Alerting#

We have a few alerts configured to notify us when things go wrong and we use PagerDuty to manage them.

How to manage alerts#

Important

Manage alerts has lots of useful howto guides about how to manage this type of alerts that we have setup.

Severity levels#

When an alert threshold is crossed, an automatic notification is sent to PagerDuty and the #pagerduty-notifications channel on the 2i2c Slack.

Each alert setup with Jsonnet has a severity level set through the *.jsonnet configuration file. The severity levels are:

  • take immediate action

  • same day action needed

  • action needed this week

  • to be planned in sprint planning

This level is what determines how quickly you should respond to the alert and translates into the priority of the incident created in PagerDuty. It does this by running an Event Orchestration after an incident is created. This Event Orchestration is what sets a priority based on the severity label.

Priority levels#

The PagerDuty alerts can have a priority between P1 and P4 or have no priority set at all.

P1 alerts#

  • These alerts signal an ongoing community outage! An outage is a period of time when a hub is unavailable or its critical services are not functioning as expected and impacting two or more of hub users’ activity

  • The priority is set by:

    • PagerDuty’s Event Orchestration if the alert has a take immediate action severity or based on the Service it pertains. (E.g. all JupyterHub health checks are P1s)

    • Manually by the engineer

Important

All of the P1 PagerDuty alerts will show up in the 2i2c status page and subscribed users will receive updated related to it.

../../../_images/status-page-pagerduty.png

Warning

If an Alert goes from P1 to another priority number or no number at all, Pagerduty’s status page will loose track of it and will forever show up on the status page unless it is manually removed.

../../../_images/manually-delete-outage.png

P2 alerts#

  • These alerts signal that the community is about to be affected if we don’t do something asap. E.g. bumping a hub’s home directory when it has less than 10% available.

  • The priority is set by PagerDuty’s Event Orchestration if the alert has a same day action needed severity or based on the Service it pertains. (E.g. all JupyterHub health checks are P1s)

P3 alerts#

  • Correlate with the action needed this week severity level

  • Community about to be affected if we don’t do something soon, but not immediately

P4 alerts#

  • Correlate to be planned in sprint planning severity level

  • Community not necessarily affected on a specific timeline, but we must take some action into the committed column of next sprint

Alerts configured with Jsonnet#

There are a set of alerts that are configured in support deployments using Jsonnet in our Infrastructure.

Configuration#

We use the Prometheus alert manager to set up alerts that are defined in the helm-charts/support/values.jsonnet file.

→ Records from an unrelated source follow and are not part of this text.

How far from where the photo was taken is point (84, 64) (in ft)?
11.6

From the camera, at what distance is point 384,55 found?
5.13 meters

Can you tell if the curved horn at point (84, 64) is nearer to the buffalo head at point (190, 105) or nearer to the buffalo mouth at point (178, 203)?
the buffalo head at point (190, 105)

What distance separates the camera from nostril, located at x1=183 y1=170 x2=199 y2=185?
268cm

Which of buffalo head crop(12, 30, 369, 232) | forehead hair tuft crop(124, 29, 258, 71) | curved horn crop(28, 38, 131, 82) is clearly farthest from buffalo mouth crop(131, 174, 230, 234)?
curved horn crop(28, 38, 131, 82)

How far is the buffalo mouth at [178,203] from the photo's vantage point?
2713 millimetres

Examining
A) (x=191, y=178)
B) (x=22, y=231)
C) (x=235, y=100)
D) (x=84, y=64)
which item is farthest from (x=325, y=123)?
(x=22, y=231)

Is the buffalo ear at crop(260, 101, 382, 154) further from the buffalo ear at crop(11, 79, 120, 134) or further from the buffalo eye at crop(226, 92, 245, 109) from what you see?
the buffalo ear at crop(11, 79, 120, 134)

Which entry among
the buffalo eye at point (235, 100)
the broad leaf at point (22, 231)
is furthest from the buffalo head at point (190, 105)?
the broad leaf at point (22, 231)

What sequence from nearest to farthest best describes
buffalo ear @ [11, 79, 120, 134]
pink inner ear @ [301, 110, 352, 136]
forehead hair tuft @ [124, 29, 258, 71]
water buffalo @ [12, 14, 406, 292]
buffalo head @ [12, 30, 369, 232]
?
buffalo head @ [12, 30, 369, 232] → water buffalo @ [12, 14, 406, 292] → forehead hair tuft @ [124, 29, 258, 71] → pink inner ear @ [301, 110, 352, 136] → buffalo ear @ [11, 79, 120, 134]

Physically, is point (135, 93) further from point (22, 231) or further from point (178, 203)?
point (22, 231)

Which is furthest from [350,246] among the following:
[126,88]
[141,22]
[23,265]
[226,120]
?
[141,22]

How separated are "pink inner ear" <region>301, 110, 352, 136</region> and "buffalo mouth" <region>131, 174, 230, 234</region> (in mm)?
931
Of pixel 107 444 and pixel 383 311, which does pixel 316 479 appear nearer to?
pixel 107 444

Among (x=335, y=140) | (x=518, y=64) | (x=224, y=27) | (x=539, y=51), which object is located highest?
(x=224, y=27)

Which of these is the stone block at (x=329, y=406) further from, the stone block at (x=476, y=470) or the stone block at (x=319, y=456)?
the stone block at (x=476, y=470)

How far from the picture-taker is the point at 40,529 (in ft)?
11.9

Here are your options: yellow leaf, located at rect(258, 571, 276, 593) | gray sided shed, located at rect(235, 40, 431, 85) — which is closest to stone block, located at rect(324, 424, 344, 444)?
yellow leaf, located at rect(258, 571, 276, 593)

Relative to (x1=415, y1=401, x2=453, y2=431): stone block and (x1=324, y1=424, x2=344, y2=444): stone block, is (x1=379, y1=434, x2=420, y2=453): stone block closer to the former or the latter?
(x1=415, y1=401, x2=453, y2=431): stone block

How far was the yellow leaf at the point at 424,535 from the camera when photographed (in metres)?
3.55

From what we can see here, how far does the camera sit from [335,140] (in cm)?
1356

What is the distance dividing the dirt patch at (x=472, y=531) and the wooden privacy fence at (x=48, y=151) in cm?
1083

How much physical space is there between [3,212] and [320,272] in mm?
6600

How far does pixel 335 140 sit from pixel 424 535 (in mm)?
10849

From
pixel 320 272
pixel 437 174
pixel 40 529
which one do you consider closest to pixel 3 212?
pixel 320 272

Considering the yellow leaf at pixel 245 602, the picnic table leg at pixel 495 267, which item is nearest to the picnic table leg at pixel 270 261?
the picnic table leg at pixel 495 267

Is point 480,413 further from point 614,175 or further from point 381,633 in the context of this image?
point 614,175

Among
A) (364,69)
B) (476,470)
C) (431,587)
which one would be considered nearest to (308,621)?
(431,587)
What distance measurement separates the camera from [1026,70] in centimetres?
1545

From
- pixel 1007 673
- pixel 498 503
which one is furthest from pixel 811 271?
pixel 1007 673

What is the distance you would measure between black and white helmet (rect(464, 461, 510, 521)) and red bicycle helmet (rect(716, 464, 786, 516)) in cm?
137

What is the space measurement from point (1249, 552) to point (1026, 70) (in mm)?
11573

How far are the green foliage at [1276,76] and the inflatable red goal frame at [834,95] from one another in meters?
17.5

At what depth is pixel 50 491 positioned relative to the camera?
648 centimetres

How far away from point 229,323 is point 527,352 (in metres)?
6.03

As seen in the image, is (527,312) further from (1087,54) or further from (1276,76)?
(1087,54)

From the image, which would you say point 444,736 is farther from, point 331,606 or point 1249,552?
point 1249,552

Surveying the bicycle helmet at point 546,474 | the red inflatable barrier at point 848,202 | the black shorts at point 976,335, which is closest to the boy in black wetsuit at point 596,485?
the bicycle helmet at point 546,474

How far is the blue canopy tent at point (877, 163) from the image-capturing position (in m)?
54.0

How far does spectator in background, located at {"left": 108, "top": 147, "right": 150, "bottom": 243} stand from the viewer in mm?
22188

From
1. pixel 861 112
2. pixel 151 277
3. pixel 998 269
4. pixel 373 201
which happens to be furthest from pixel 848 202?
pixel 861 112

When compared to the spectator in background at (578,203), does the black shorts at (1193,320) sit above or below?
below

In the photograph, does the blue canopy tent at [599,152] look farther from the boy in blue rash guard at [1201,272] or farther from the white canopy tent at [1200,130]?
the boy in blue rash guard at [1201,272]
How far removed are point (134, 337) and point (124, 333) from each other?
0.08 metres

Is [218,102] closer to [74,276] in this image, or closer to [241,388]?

At the time of writing, we have the following alerting rules groups, and under each group there are one or more alerts:

  1. PVC available capacity For when a persistent volume claim (PVC) is approaching full capacity, with the following alerts:

    • Home Directory Disk 90% full

    • Home Directory Disk 100% full (outage)

    • Hub Database Disk 90% full

    • Prometheus Disk 90% full

  2. Important Pod Restart For when a pod has restarted, with the following alerts:

    • jupyterhub-groups-exporter restart

    • jupyterhub-home-nfs restart

  3. Server Startup Failure For when a user server has failed to start.

  4. DiskIO saturation For when a disk is approaching IO saturation

  5. Pods stuck in an undesirable state for too long For when there’s a pod that’s stuck in Pending for more than 15m or a pod stuck in Terminating for more than 10m.

Each of these alerts is integrated with a Pagerduty Service. And these services can then be grouped under Pagerduty Business Services that can be presented on the status page.

Important

You can find the existing Services under Service Directory and the existing Business Services on 2i2c’s Pagerduty page.

Important Pagerduty pages to know about#

All of the alerts we have configured are managed by Pagerduty There are some important web pages provided by Pagerduty that are relevant to know about:

  1. 2i2c’s Pagerduty page

  2. List of incidents This is where all incidents can be found

  3. Internal status page This is where outages will show up, per business service. Clicking on an incident from this page will link you to the alert.

  4. External status page This is where outages will show up, per business service to the outside world. This is where people can:

    • subscribe for updates about outages

    • subscribe to get info about maintenance windows that we might post

    • Find out about the uptime of each Business Service.